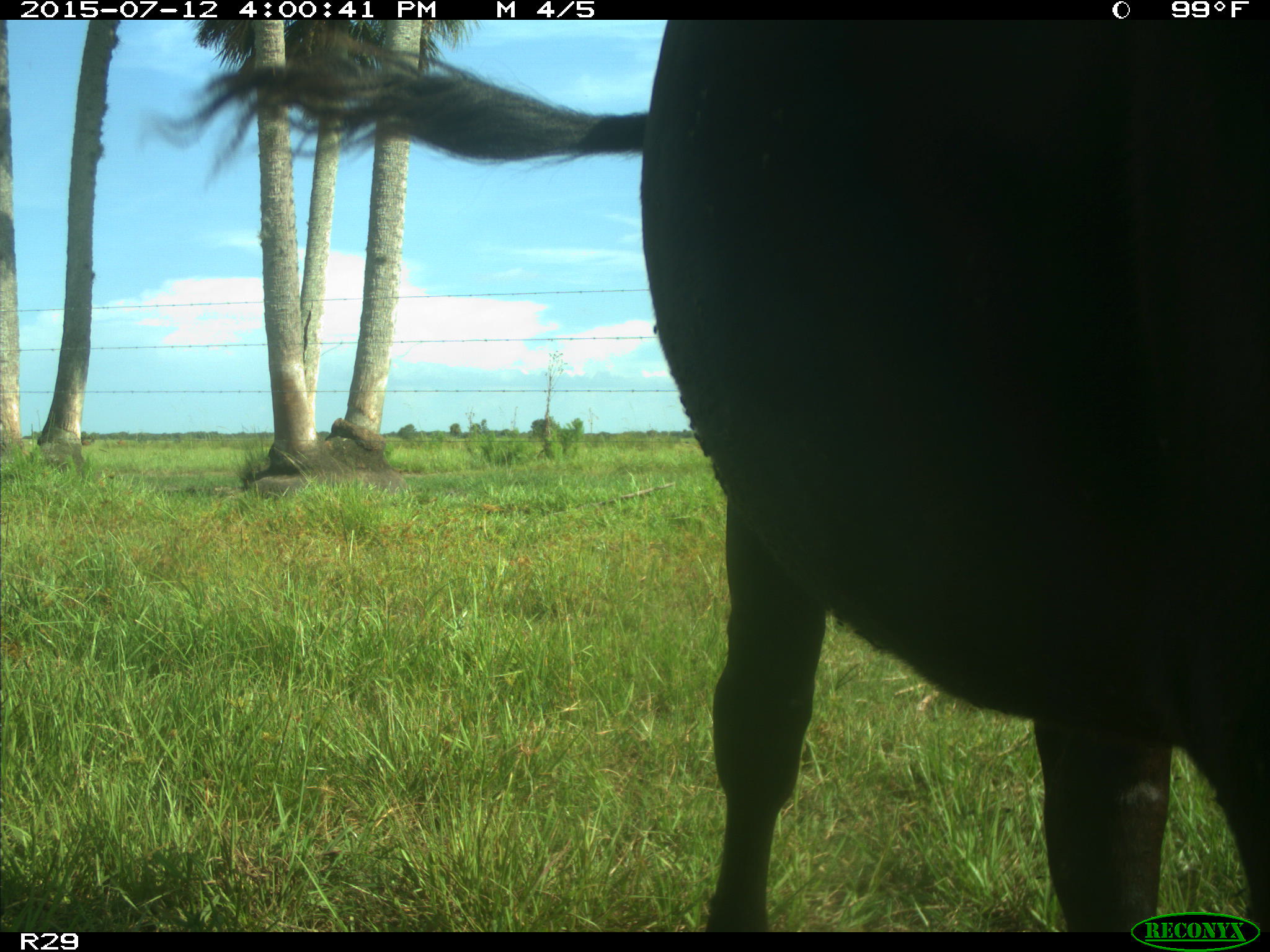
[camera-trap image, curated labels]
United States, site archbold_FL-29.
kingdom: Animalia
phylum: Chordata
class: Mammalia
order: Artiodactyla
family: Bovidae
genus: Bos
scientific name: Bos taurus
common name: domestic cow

====

▸ GOAL OF THE EXERCISE: Return all the material exactly, pictures excluded.

▸ WORKED SOLUTION:
[camera-trap image, curated labels]
United States, site archbold_FL-29.
kingdom: Animalia
phylum: Chordata
class: Mammalia
order: Artiodactyla
family: Bovidae
genus: Bos
scientific name: Bos taurus
common name: domestic cow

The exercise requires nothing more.